◆ What you have to do ◆
Rewrite the material below, changing every "gray rock" to "granite stone" and keeping everything else the same. Leave out the pictures.

◆ Provided records ◆

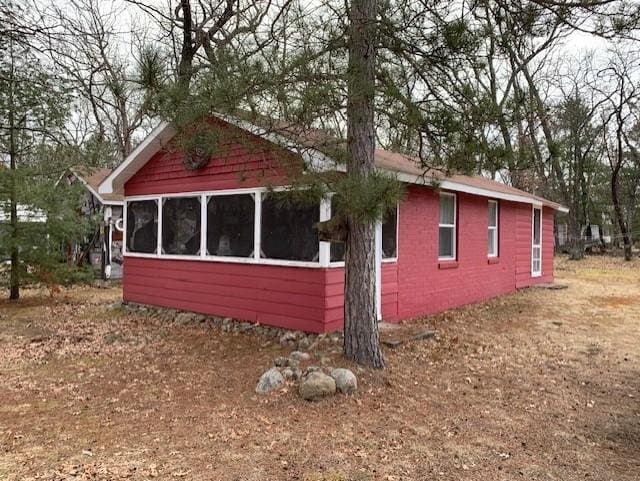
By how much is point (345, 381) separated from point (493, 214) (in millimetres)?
7374

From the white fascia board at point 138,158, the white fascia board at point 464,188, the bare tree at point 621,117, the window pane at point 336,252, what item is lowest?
the window pane at point 336,252

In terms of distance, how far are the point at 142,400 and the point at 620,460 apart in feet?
12.8

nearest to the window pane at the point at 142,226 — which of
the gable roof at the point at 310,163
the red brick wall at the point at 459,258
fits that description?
the gable roof at the point at 310,163

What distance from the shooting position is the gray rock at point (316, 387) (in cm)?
429

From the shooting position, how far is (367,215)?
3885mm

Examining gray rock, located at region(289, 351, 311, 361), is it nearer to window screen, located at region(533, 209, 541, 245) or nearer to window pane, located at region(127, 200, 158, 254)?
window pane, located at region(127, 200, 158, 254)

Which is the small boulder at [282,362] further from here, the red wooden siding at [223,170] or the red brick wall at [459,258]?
the red brick wall at [459,258]

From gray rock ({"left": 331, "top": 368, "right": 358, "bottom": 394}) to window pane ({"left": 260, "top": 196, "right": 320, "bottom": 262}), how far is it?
2.03 metres

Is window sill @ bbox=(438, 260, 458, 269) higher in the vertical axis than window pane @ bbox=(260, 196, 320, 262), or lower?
lower

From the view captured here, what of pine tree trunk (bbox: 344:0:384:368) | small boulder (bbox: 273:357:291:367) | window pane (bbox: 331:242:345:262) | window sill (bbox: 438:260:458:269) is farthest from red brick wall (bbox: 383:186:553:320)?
small boulder (bbox: 273:357:291:367)

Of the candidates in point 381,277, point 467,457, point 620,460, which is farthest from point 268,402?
point 381,277

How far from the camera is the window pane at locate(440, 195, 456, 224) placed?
8.77 meters

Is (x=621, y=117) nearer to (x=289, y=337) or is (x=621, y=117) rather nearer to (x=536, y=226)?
(x=536, y=226)

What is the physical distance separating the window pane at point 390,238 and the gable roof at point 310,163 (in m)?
0.76
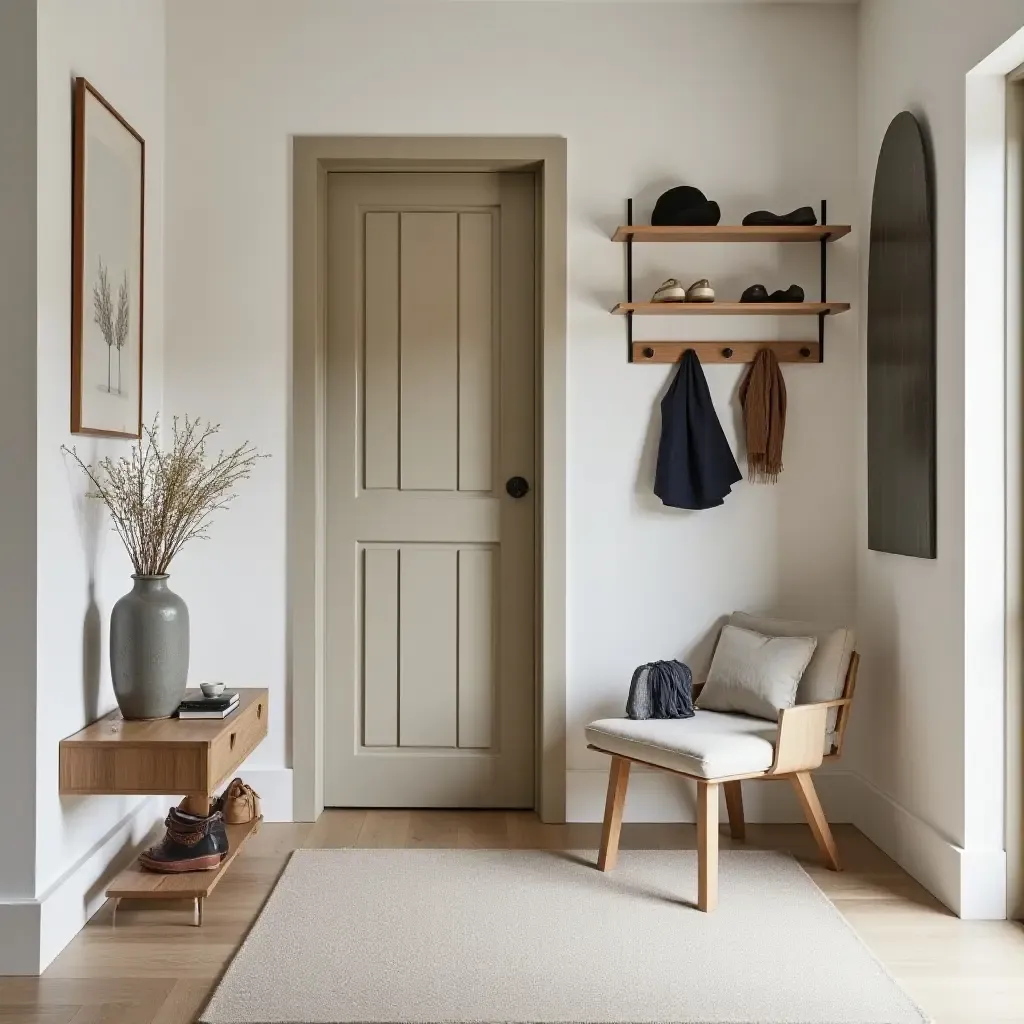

◆ Expected answer ◆
By how much is point (345, 381) separated from point (493, 214) (in millimetres)?
7374

From the white fascia board at point 138,158, the white fascia board at point 464,188, the bare tree at point 621,117, the window pane at point 336,252, what item is lowest?
the window pane at point 336,252

In terms of distance, how far are the point at 142,400 and the point at 620,460 apart in feet?
12.8

nearest to the window pane at the point at 142,226 — which of
the gable roof at the point at 310,163
the red brick wall at the point at 459,258
fits that description?
the gable roof at the point at 310,163

What distance from the shooting position is the granite stone at point (316, 387) (in cm)?
429

From the shooting position, how far is (367,215)?
3885mm

Examining granite stone, located at region(289, 351, 311, 361), is it nearer to window screen, located at region(533, 209, 541, 245) or nearer to window pane, located at region(127, 200, 158, 254)?
window pane, located at region(127, 200, 158, 254)

Which is the small boulder at [282,362] further from here, the red wooden siding at [223,170] or the red brick wall at [459,258]?
the red brick wall at [459,258]

From granite stone ({"left": 331, "top": 368, "right": 358, "bottom": 394}) to window pane ({"left": 260, "top": 196, "right": 320, "bottom": 262}), how far is it?
2.03 metres

Is window sill @ bbox=(438, 260, 458, 269) higher in the vertical axis than window pane @ bbox=(260, 196, 320, 262), or lower?
lower

From the view captured here, what of pine tree trunk (bbox: 344:0:384:368) | small boulder (bbox: 273:357:291:367) | window pane (bbox: 331:242:345:262) | window sill (bbox: 438:260:458:269) is farthest from red brick wall (bbox: 383:186:553:320)?
small boulder (bbox: 273:357:291:367)

Of the candidates in point 381,277, point 467,457, point 620,460, which is farthest from point 268,402?
point 381,277

How far from the camera is the window pane at locate(440, 195, 456, 224) placed?
8.77 meters

Is (x=621, y=117) nearer to (x=289, y=337) or is (x=621, y=117) rather nearer to (x=536, y=226)?
(x=536, y=226)

What is the physical distance separating the window pane at point 390,238 and the gable roof at point 310,163 (in m)?
0.76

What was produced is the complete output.